SUPPLIED MATERIAL
____________________

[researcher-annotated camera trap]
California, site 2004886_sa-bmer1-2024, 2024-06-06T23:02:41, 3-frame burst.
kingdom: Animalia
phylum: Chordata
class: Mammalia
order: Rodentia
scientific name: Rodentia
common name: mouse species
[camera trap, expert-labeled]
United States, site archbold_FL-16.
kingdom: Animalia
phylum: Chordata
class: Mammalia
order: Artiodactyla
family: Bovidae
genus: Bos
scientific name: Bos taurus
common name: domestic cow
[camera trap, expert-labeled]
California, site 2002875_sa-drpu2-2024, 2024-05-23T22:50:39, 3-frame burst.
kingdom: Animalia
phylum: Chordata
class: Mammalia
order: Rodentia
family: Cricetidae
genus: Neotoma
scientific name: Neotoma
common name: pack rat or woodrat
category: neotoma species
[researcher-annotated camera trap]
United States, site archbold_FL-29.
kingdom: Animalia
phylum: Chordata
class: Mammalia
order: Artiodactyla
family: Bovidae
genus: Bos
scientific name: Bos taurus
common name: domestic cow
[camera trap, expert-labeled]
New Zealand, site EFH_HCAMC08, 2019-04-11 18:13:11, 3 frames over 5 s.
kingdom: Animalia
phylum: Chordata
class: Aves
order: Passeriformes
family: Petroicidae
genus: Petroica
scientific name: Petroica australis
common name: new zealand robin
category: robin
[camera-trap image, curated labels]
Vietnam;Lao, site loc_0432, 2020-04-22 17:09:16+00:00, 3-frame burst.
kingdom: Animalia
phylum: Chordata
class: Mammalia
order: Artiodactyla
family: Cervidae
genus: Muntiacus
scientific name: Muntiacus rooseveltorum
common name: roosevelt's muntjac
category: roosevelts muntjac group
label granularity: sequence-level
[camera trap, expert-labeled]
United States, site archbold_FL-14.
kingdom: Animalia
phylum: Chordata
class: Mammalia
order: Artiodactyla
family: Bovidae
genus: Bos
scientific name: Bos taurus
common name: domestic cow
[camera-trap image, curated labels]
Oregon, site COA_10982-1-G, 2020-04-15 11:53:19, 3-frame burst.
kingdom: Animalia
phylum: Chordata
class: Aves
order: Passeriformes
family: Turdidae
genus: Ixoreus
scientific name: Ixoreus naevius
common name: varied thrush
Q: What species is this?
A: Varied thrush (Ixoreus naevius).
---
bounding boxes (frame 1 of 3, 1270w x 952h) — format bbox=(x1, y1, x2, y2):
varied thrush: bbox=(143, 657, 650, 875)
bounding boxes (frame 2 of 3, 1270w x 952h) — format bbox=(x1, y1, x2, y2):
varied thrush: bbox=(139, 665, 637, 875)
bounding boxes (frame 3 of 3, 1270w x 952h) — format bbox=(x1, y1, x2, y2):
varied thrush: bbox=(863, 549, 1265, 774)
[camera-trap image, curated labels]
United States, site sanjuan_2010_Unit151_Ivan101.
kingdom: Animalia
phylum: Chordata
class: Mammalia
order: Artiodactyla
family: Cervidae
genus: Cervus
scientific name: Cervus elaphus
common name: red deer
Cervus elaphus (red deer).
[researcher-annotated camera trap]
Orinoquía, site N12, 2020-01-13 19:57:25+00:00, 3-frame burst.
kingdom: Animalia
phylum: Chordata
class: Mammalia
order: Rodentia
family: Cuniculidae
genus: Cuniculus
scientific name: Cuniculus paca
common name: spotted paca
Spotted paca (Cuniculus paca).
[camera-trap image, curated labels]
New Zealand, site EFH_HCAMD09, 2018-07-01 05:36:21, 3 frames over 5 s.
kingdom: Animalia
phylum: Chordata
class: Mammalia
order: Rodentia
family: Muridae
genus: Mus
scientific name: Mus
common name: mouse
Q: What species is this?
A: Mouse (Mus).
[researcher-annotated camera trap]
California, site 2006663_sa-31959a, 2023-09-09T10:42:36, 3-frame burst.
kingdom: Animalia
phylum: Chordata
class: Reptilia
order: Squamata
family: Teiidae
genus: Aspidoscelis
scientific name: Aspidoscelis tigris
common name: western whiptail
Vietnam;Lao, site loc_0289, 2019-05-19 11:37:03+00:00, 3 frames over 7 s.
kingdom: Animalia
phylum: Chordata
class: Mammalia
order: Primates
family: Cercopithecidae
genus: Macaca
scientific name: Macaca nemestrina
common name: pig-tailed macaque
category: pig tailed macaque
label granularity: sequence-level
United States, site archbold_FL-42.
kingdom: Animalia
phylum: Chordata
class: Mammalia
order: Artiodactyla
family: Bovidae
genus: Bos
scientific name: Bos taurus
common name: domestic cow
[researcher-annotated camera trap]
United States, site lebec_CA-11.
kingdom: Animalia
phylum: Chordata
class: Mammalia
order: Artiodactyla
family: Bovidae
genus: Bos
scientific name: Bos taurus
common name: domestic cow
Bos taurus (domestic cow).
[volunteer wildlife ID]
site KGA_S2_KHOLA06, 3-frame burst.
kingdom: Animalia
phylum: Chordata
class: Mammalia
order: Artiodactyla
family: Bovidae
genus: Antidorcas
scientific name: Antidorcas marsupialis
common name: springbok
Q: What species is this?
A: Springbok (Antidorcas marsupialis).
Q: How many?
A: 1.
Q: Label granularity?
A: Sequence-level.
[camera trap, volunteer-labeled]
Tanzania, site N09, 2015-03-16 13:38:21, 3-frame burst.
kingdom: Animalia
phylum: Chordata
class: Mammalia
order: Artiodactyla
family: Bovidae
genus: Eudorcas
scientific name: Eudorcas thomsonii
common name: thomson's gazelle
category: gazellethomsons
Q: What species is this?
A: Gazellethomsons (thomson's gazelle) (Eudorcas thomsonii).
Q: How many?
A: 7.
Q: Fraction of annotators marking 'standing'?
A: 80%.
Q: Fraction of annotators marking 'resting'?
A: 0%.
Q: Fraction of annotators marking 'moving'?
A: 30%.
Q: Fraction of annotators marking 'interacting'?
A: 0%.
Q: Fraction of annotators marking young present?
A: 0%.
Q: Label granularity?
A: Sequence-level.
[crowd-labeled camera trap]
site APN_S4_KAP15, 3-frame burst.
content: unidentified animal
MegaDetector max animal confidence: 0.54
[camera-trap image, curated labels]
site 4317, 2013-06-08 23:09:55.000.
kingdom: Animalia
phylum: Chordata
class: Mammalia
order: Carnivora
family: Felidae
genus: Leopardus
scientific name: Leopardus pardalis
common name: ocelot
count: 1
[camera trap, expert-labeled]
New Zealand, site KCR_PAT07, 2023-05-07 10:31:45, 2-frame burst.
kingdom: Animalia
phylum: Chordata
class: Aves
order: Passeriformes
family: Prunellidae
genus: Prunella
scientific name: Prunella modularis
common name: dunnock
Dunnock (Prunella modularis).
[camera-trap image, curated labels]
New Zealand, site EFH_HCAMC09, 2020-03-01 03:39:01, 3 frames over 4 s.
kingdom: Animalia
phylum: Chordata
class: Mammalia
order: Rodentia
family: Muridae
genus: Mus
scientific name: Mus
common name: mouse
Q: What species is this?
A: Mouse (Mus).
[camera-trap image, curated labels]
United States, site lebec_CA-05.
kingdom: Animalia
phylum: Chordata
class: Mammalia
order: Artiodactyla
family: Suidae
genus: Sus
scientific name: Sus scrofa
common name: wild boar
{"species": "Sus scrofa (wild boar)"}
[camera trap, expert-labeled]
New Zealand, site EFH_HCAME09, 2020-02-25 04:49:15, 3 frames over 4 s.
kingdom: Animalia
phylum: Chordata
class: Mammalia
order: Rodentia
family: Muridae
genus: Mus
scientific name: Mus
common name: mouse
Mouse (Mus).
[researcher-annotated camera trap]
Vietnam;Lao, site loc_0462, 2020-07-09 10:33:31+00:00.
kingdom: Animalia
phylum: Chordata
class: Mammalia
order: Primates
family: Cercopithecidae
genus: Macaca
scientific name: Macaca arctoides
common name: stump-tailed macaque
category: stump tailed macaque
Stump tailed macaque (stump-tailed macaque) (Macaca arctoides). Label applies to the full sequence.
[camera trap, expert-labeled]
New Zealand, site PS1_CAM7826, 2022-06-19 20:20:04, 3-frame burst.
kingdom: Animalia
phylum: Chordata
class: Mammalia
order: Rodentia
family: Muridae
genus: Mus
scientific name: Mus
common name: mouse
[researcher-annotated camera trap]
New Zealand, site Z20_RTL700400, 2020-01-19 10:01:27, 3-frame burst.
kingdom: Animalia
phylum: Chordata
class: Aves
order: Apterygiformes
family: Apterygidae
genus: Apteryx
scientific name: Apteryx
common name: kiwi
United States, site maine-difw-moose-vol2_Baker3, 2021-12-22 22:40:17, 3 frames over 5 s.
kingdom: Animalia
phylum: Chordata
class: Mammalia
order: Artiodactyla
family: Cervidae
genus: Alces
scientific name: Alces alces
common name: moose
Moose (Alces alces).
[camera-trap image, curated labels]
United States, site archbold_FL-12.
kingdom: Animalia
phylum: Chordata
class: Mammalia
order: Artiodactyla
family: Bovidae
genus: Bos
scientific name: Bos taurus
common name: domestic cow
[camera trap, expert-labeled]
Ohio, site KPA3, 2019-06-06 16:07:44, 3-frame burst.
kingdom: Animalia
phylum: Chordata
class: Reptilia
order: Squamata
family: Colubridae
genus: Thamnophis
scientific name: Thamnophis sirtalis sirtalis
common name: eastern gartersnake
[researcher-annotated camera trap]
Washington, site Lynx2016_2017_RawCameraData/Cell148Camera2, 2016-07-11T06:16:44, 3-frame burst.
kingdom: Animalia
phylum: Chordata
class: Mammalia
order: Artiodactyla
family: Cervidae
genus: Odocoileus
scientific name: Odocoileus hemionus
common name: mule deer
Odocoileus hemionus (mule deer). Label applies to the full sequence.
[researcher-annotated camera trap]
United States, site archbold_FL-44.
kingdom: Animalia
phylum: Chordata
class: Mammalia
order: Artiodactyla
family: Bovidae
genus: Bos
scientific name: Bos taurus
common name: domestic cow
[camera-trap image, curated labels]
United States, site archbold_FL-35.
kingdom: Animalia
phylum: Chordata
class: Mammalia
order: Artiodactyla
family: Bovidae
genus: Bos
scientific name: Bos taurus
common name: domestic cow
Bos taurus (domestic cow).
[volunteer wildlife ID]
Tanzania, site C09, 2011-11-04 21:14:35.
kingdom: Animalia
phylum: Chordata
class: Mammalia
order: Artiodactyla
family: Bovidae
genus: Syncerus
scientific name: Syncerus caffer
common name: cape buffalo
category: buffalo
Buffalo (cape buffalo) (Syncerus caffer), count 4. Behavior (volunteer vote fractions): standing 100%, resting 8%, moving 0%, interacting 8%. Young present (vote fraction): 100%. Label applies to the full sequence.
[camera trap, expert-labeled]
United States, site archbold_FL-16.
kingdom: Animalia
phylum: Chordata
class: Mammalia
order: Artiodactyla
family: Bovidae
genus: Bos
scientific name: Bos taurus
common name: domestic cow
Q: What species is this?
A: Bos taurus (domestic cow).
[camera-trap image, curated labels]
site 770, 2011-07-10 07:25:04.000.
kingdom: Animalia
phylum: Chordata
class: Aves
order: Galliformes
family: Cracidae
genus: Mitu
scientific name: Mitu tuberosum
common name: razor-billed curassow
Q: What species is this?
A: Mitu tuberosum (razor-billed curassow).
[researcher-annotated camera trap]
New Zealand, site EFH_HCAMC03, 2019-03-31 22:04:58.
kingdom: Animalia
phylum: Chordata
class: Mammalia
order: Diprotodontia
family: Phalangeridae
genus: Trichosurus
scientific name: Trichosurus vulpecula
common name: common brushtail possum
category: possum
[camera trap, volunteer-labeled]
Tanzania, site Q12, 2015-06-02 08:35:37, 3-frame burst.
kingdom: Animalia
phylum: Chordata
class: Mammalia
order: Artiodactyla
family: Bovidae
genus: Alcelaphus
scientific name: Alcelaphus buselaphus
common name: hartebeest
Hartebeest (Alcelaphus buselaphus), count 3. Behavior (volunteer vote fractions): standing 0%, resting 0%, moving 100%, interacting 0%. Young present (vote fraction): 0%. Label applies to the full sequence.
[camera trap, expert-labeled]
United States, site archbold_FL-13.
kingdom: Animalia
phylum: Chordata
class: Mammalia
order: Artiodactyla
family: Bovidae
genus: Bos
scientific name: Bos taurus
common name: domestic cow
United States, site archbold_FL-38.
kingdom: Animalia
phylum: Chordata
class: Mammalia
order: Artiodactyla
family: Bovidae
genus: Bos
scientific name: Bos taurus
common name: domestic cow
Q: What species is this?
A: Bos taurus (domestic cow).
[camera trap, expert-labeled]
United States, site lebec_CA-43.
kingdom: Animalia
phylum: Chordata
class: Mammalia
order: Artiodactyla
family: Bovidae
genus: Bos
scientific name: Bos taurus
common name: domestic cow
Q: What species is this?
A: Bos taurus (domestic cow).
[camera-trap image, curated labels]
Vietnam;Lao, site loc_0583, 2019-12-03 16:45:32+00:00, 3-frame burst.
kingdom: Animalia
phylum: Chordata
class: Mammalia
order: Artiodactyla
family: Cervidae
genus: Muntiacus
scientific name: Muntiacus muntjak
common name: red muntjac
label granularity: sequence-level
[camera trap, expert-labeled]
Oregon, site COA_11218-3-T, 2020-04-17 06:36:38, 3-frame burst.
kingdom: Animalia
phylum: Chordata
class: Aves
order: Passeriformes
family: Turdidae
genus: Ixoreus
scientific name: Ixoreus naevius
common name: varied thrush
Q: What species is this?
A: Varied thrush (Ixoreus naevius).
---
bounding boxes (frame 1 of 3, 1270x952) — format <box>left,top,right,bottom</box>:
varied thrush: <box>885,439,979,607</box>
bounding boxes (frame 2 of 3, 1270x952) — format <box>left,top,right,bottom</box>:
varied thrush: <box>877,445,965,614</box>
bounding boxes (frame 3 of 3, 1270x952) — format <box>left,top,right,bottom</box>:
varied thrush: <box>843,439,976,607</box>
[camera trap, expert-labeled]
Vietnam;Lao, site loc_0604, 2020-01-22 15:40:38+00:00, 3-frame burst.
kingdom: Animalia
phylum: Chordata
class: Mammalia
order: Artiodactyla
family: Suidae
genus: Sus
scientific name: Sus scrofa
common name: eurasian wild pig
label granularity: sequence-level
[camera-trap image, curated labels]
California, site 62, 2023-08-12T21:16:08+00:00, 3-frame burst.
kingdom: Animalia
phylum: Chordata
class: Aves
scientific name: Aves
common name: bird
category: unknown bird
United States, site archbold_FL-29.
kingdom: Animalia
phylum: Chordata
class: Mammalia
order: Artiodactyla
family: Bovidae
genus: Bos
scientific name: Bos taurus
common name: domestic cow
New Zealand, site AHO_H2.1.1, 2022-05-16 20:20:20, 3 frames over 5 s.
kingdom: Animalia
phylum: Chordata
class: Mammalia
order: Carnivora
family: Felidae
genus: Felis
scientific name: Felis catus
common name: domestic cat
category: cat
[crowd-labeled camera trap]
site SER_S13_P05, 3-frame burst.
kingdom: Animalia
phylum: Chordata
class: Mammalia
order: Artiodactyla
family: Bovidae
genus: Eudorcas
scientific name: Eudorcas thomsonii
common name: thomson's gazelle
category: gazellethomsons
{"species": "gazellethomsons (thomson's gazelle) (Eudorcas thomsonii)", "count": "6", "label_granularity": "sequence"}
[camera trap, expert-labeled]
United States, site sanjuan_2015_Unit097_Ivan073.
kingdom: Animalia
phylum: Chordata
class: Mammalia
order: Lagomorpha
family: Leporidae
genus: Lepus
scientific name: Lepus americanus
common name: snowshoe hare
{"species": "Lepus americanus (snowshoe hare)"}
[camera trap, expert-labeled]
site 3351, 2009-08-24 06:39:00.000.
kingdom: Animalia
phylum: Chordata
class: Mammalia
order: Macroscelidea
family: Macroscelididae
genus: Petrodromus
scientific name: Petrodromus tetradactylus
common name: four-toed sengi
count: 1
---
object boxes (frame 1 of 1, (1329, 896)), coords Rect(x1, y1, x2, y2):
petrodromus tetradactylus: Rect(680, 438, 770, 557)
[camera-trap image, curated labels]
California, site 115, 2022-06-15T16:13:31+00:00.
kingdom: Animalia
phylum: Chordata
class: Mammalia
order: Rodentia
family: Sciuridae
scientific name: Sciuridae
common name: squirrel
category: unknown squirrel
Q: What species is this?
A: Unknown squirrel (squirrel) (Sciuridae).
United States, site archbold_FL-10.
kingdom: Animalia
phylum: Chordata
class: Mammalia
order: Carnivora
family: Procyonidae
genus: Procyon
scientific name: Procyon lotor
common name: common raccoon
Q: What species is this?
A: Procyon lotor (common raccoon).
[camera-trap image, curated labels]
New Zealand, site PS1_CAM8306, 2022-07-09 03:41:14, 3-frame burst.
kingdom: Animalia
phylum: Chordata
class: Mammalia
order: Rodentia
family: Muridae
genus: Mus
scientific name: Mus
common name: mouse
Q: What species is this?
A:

____________________

WHAT IS REQUIRED
Beginning at the line that contains "site 3351, 2009-08-24 06:39:00.000.", retype each line of the listing up to and including the last one, exactly as it stands, and nothing else.

RESULT BELOW
site 3351, 2009-08-24 06:39:00.000.
kingdom: Animalia
phylum: Chordata
class: Mammalia
order: Macroscelidea
family: Macroscelididae
genus: Petrodromus
scientific name: Petrodromus tetradactylus
common name: four-toed sengi
count: 1
---
object boxes (frame 1 of 1, (1329, 896)), coords Rect(x1, y1, x2, y2):
petrodromus tetradactylus: Rect(680, 438, 770, 557)
[camera-trap image, curated labels]
California, site 115, 2022-06-15T16:13:31+00:00.
kingdom: Animalia
phylum: Chordata
class: Mammalia
order: Rodentia
family: Sciuridae
scientific name: Sciuridae
common name: squirrel
category: unknown squirrel
Q: What species is this?
A: Unknown squirrel (squirrel) (Sciuridae).
United States, site archbold_FL-10.
kingdom: Animalia
phylum: Chordata
class: Mammalia
order: Carnivora
family: Procyonidae
genus: Procyon
scientific name: Procyon lotor
common name: common raccoon
Q: What species is this?
A: Procyon lotor (common raccoon).
[camera-trap image, curated labels]
New Zealand, site PS1_CAM8306, 2022-07-09 03:41:14, 3-frame burst.
kingdom: Animalia
phylum: Chordata
class: Mammalia
order: Rodentia
family: Muridae
genus: Mus
scientific name: Mus
common name: mouse
Q: What species is this?
A:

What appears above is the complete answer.